# [Data for this task]
----
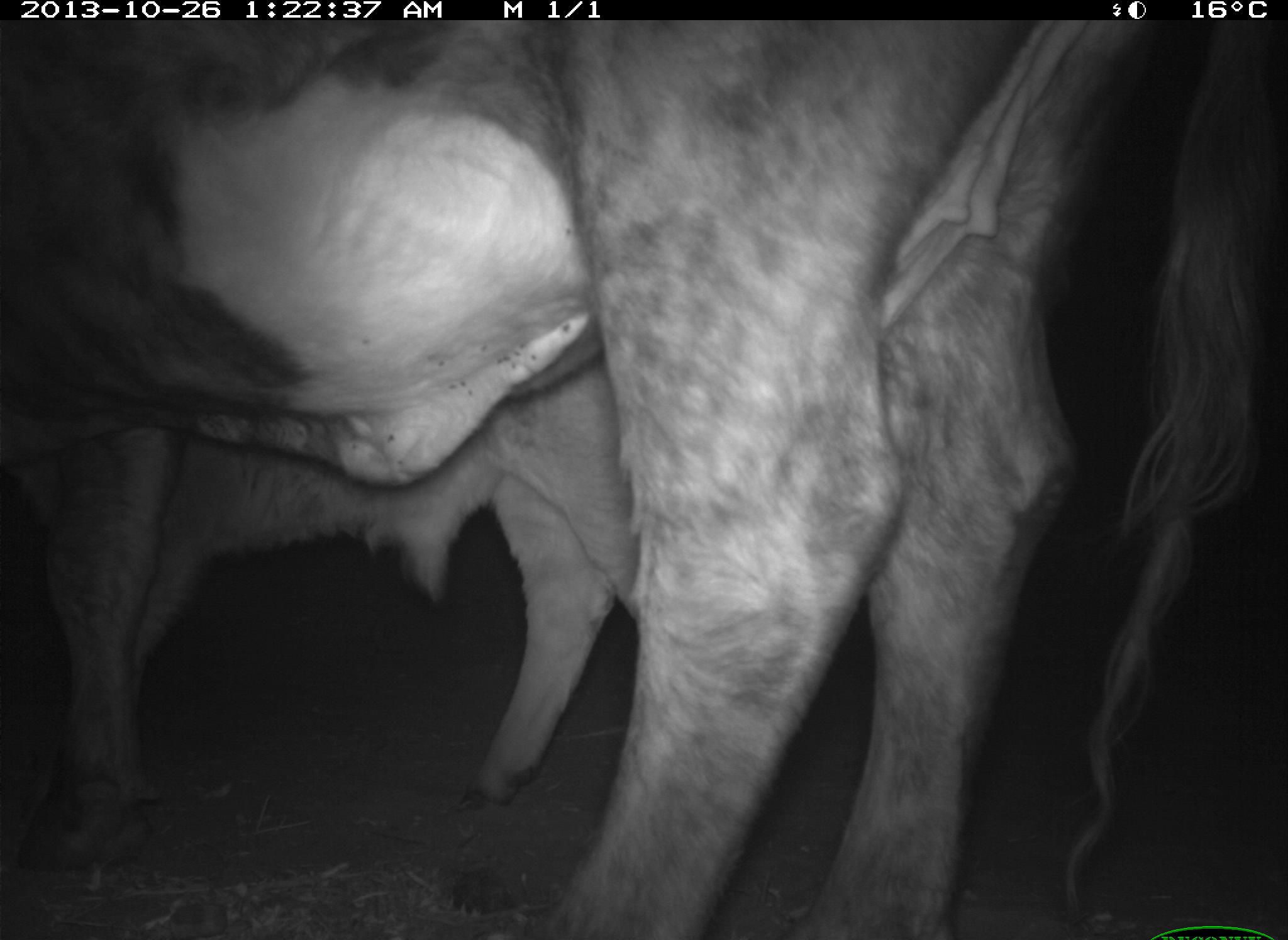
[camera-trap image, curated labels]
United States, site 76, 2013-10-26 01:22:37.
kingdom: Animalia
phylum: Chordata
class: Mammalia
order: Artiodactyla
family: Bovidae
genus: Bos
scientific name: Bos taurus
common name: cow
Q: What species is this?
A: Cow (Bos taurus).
----
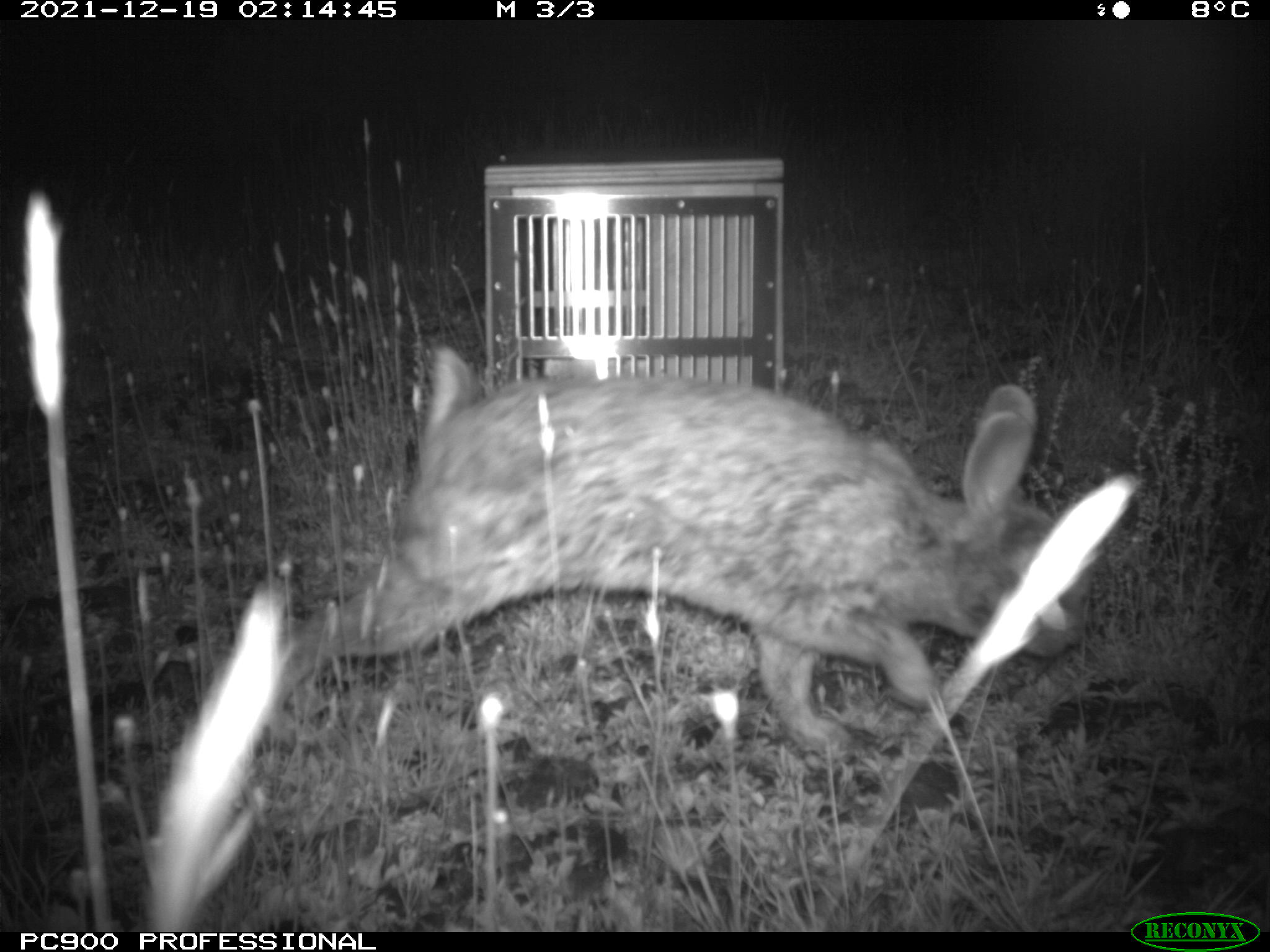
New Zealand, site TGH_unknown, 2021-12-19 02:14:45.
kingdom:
----
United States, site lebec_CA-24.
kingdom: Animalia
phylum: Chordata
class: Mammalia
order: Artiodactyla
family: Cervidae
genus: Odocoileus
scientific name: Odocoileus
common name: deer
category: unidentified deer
----
The expected answer is only a number: the count of lines in this listing that contain the string "United".

# [Solution for this problem]
2